Momen ini sudah lewat beberapa bulan lalu, tepatnya 8 Oktober 2025, tapi menurut Kamustimnas.com sayang kalau tidak disampaikan meski hanya cerita ringan.
Pertandingan play-off Kualifikasi Piala Dunia 2026 di King Abdullah Sports City Stadium, Jeddah, Arab Saudi sudah memasuki menit ke-10 tambahan waktu babak kedua. Waktu sudah lewat satu menit dari yang diumumkan wasit cadangan. Di lapangan Timnas Indonesia memburu gol untuk menyamakan kedudukan 3-3 melawan Arab Saudi.
Tekel kedua Kevin Diks kepada Salem Al Dawsari tidak dianggap pelanggaran oleh wasit Ahmad Al Ali dari Kuwait. Kevin Diks menguasai bola dan langsung mengoper ke Thom Haye.

Di tengah gemuruh penonton di stadion, Thom Haye terus mendribel bola. Dia kemudian mengoper bola kepada Ricky Kambuaya yang bergerak di sisi kiri.
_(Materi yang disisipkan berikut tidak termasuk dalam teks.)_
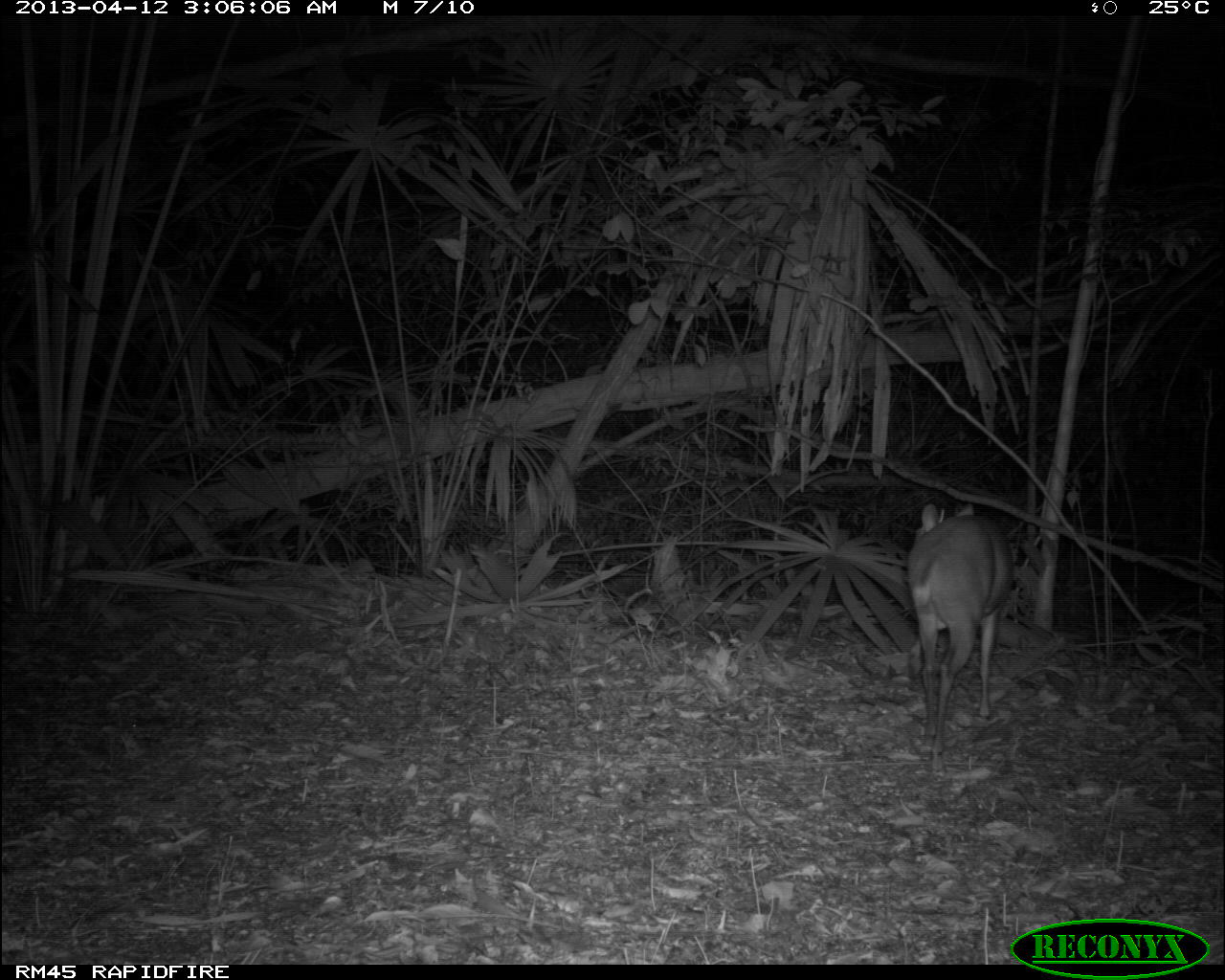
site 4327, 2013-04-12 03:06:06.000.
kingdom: Animalia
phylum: Chordata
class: Mammalia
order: Artiodactyla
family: Cervidae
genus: Mazama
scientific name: Mazama temama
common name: central american red brocket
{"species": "Mazama temama (central american red brocket)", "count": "1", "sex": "male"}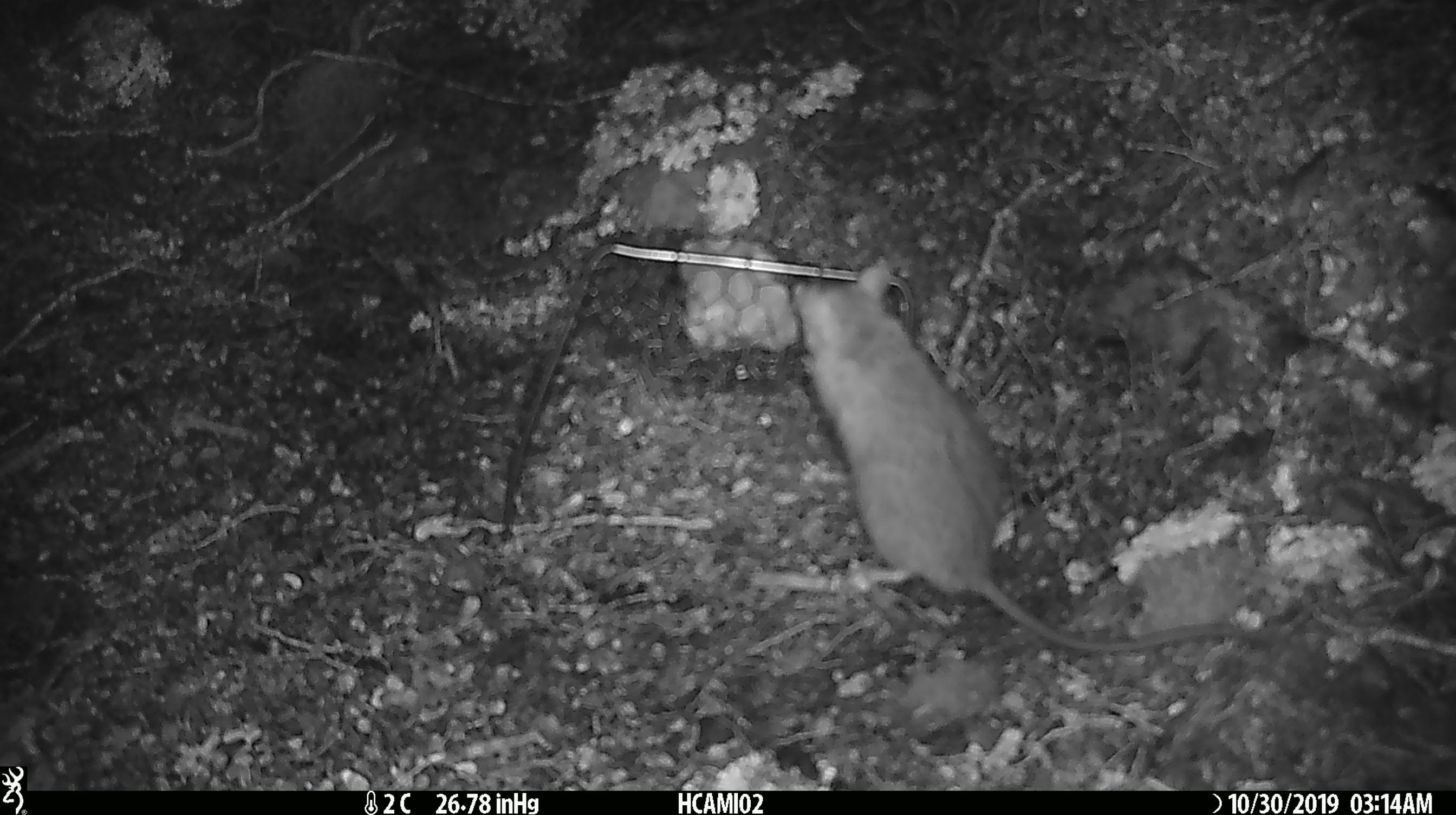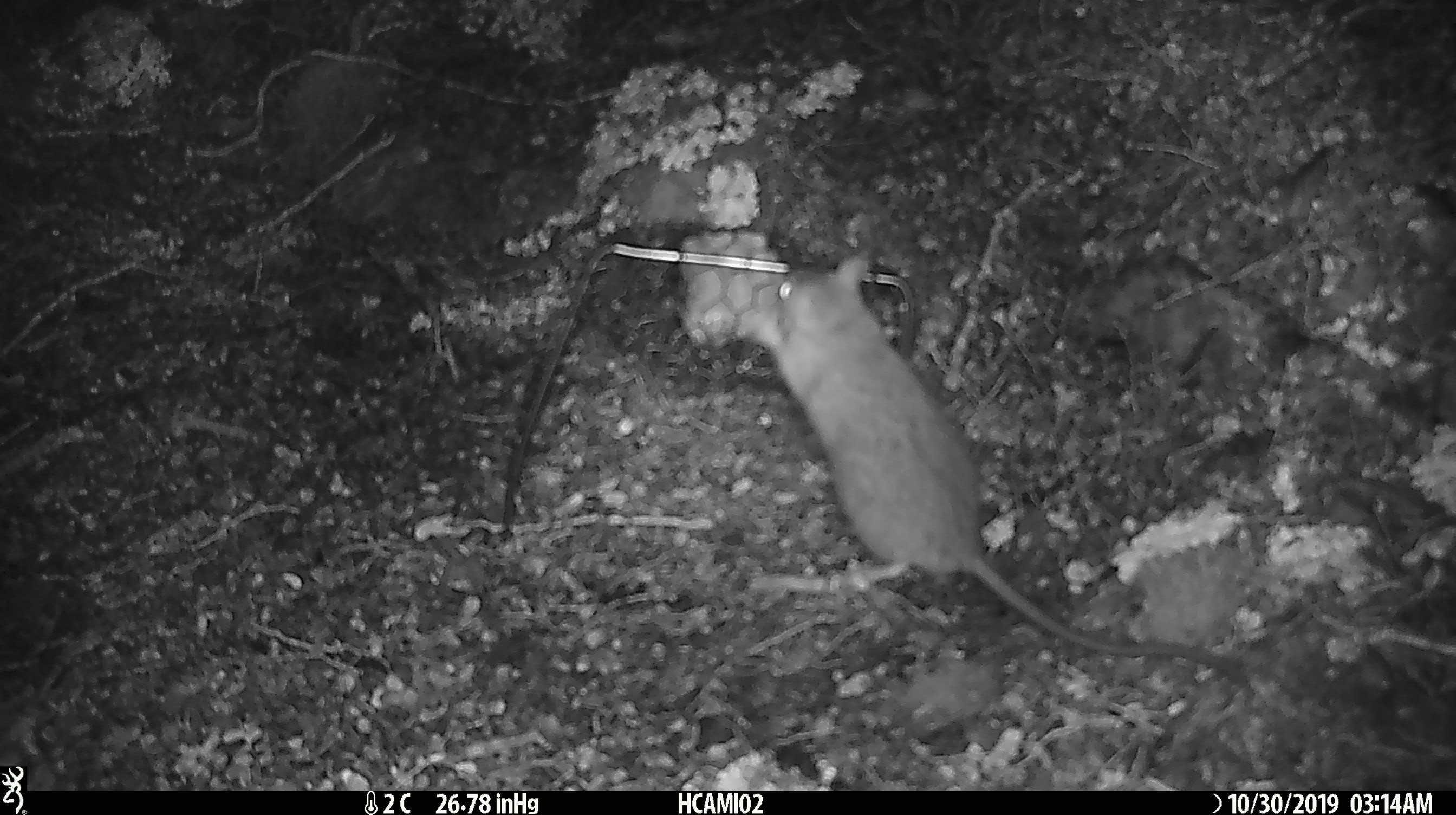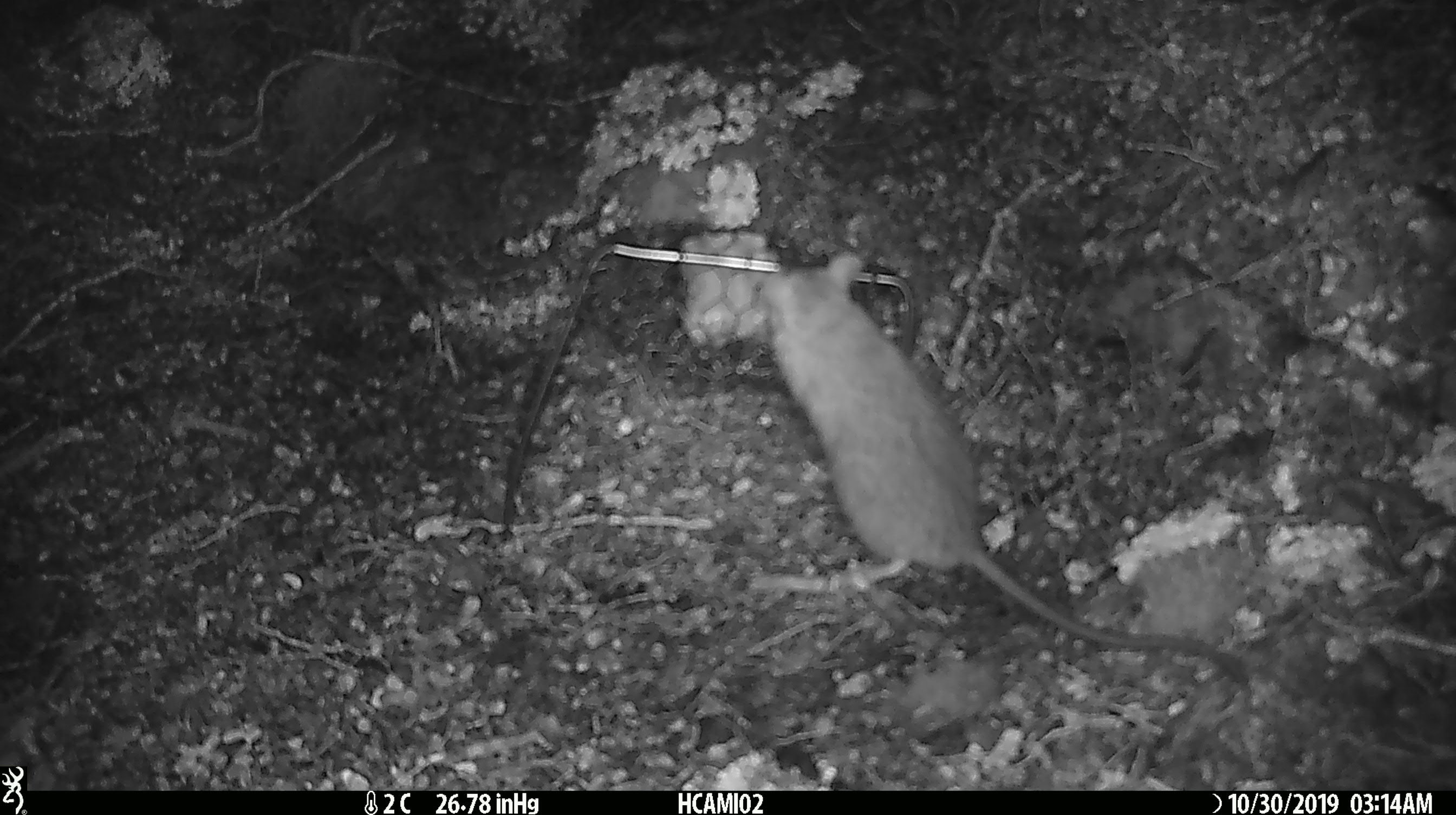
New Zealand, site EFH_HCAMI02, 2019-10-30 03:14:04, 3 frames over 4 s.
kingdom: Animalia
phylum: Chordata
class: Mammalia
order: Rodentia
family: Muridae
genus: Rattus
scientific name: Rattus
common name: rat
Ricky Kambuaya mencoba masuk ke kotak penalti, tapi Saud Abdulhamid melakukan tekel dan Ricky Kambuaya terjatuh.
Di balik kamera, Kamustimnas.com langsung berpikir ‘ini dia peluang terakhir Indonesia melalui situasi tendangan bebas dari sisi kiri kotak penalti’. Ternyata tidak ada bunyi peluit. Ricky Kambuaya bangkit dan mengejar untuk mengambil bola dari Saud Abdulhamid dan pemain Arab Saudi itu terjatuh.

Kali ini wasit Ahmad Al Ali meniup peluit. Pelanggaran untuk Arab Saudi. Thom Haye kecewa kepada keputusan wasit. Tidak lama kemudian Ahmad Al Ali meniup peluit tanda pertandingan selesai. Timnas kalah 2-3.

Ricky Kambuaya menunduk sambil memegang lututnya. Pada bagian lain lapangan, Ole Romeny dan kapten Jay Idzes tergeletak sedih di dalam kotak penalti Arab Saudi. Saud Abdulhamid mendatangi Jay Idzes dan membantu bek Sassuolo itu bangkit.

Kapten Jay Idzes kemudian berjalan ke sisi kiri. Ia merangkul dan memeluk Ricky Kambuaya, yang tampak sedih karena gagal memanfaatkan kesempatan yang ternyata menjadi serangan terakhir Timnas dalam pertandingan ini. Setelah itu sang kapten tampak mengajak Ricky Kambuaya untuk bergabung dengan rekan setim.

Semua kecewa dengan kekalahan 2-3 dari Arab Saudi. Saat para pemain Timnas mendatangi tribun selatan yang menjadi tempat para suporter Indonesia, Ricky Kambuaya bertepuk tangan untuk memberikan ucapan terima kasih atas dukungan luar biasa suporter. Tapi, dia lebih banyak menunduk.

Ricky Kambuaya menjadi salah satu pemain yang mendapat kepercayaan bermain penuh 90 menit. Dalam data di website The-AFC.com, Ricky Kambuaya melakukan tiga tekel, memblok satu tembakan, dan melakukan satu intersep. Selain itu, pemain asal Sorong Papua ini melakukan empat pelanggaran dan dua kali dilanggar pemain Arab Saudi. Saat menyerang ia melakukan satu tembakan yang diblok. Ricky Kambuaya memenangkan enam duel dan 10 kali kalah dalam duel.